On the late afternoon three days after his father’s funeral, Sir George Lacklander sat in the study at Nunspardon going through the contents of the files and the desk. He was a handsome man with a look of conventional distinction. He had been dark but was now grizzled in the most becoming way possible with grey wings at his temples and a plume above his forehead. Inevitably, his mouth was firm and the nose above it appropriately hooked. He was, in short, rather like an illustration of an English gentleman in an American magazine. He had arrived at the dangerous age for such men, being now fifty years old and remarkably vigorous.

Sir Harold had left everything in apple-pie order, and his son anticipated little trouble. As he turned over the pages of his father’s diaries, it occurred to him that as a family they richly deserved their too-much-publicized nicknames of “Lucky Lacklanders.” How lucky, for instance, that the eighth baronet, an immensely wealthy man, had developed a passion for precious stones and invested in them to such an extent that they constituted a vast realizable fortune in themselves. How lucky that their famous racing stables were so phenomenally successful. How uniquely and fantastically lucky they had been in that no fewer than three times in the past century a Lacklander had won the most famous of all sweepstakes. It was true, of course, that he himself might be said to have had a piece of ill-fortune when his wife had died in giving birth to Mark, but as he remembered her, and he had to confess he no longer remembered her at all distinctly, she had been a disappointingly dull woman. Nothing like… But here he checked himself smartly and swept up his moustache with his thumb and forefinger. He was disconcerted when at this precise moment the butler came in to say that Colonel Cartarette had called and would like to see him. In a vague way the visit suggested a judgment. He took up a firm position on the hearthrug.

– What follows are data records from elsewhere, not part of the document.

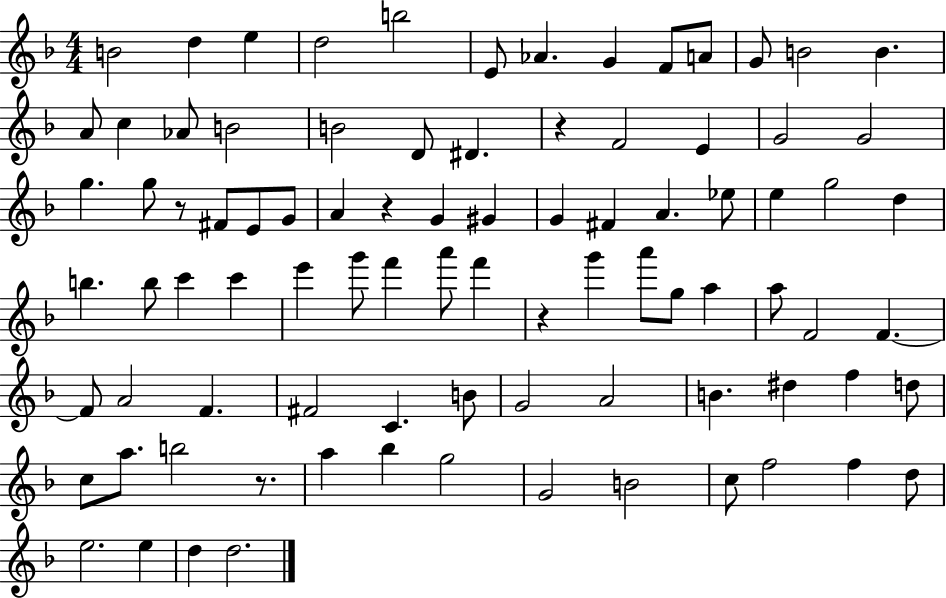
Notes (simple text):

B4/h D5/q E5/q D5/h B5/h E4/e Ab4/q. G4/q F4/e A4/e G4/e B4/h B4/q. A4/e C5/q Ab4/e B4/h B4/h D4/e D#4/q. R/q F4/h E4/q G4/h G4/h G5/q. G5/e R/e F#4/e E4/e G4/e A4/q R/q G4/q G#4/q G4/q F#4/q A4/q. Eb5/e E5/q G5/h D5/q B5/q. B5/e C6/q C6/q E6/q G6/e F6/q A6/e F6/q R/q G6/q A6/e G5/e A5/q A5/e F4/h F4/q. F4/e A4/h F4/q. F#4/h C4/q. B4/e G4/h A4/h B4/q. D#5/q F5/q D5/e C5/e A5/e. B5/h R/e. A5/q Bb5/q G5/h G4/h B4/h C5/e F5/h F5/q D5/e E5/h. E5/q D5/q D5/h.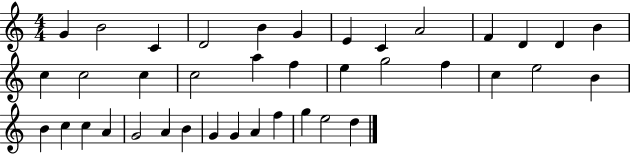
{
  \clef treble
  \numericTimeSignature
  \time 4/4
  \key c \major
  g'4 b'2 c'4 | d'2 b'4 g'4 | e'4 c'4 a'2 | f'4 d'4 d'4 b'4 | \break c''4 c''2 c''4 | c''2 a''4 f''4 | e''4 g''2 f''4 | c''4 e''2 b'4 | \break b'4 c''4 c''4 a'4 | g'2 a'4 b'4 | g'4 g'4 a'4 f''4 | g''4 e''2 d''4 | \break \bar "|."
}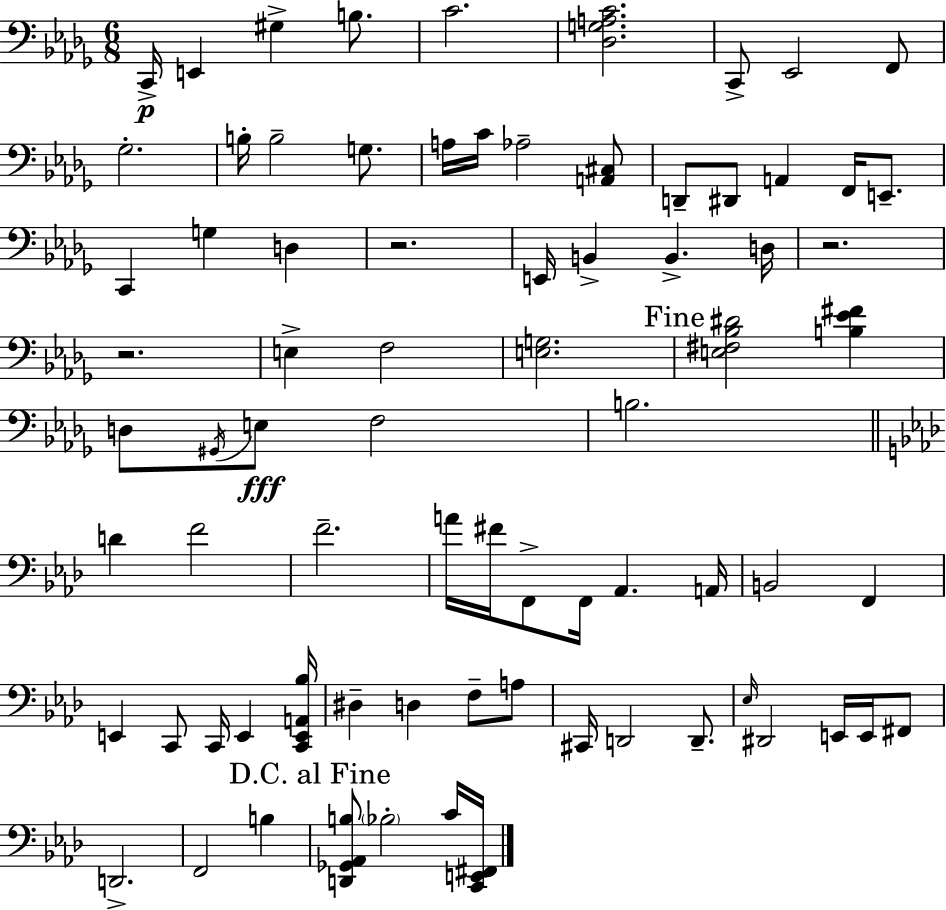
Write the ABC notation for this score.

X:1
T:Untitled
M:6/8
L:1/4
K:Bbm
C,,/4 E,, ^G, B,/2 C2 [_D,G,A,C]2 C,,/2 _E,,2 F,,/2 _G,2 B,/4 B,2 G,/2 A,/4 C/4 _A,2 [A,,^C,]/2 D,,/2 ^D,,/2 A,, F,,/4 E,,/2 C,, G, D, z2 E,,/4 B,, B,, D,/4 z2 z2 E, F,2 [E,G,]2 [E,^F,_B,^D]2 [B,_E^F] D,/2 ^G,,/4 E,/2 F,2 B,2 D F2 F2 A/4 ^F/4 F,,/2 F,,/4 _A,, A,,/4 B,,2 F,, E,, C,,/2 C,,/4 E,, [C,,E,,A,,_B,]/4 ^D, D, F,/2 A,/2 ^C,,/4 D,,2 D,,/2 _E,/4 ^D,,2 E,,/4 E,,/4 ^F,,/2 D,,2 F,,2 B, [D,,_G,,_A,,B,]/2 _B,2 C/4 [C,,E,,^F,,]/4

“Hullo, Maurice,” he said when the Colonel came in. “Glad to see you.” He looked self-consciously into the Colonel’s face and with a changed voice said, “Anything wrong?”

“Well, yes,” the Colonel said. “A hell of a lot actually. I’m sorry to bother you, George, so soon after your trouble and all that, but the truth is I’m so damned worried that I feel I’ve got to share my responsibility with you.”

“Me!” Sir George ejaculated, apparently with relief and a kind of astonishment. The Colonel took two envelopes from his pocket and laid them on the desk. Sir George saw that they were addressed in his father’s writing.

“Read the letter first,” the Colonel said, indicating the smaller of the two envelopes. George gave him a wondering look. He screwed in his eyeglass, drew a single sheet of paper from the envelope, and began to read. As he did so, his mouth fell gently open and his expression grew increasingly blank. Once he looked up at the troubled Colonel as if to ask a question but seemed to change his mind and fell again to reading.

At last the paper dropped from his fingers and his monocle from his eye to his waistcoat.

“I don’t,” he said, “understand a word of it.”

“You will,” the Colonel said, “when you have looked at this.” He drew a thin sheaf of manuscript out of the larger envelope and placed it before George Lacklander. “It will take you ten minutes to read. If you don’t mind, I’ll wait.”

“My dear fellow! Do sit down. What am I thinking of. A cigar! A drink.”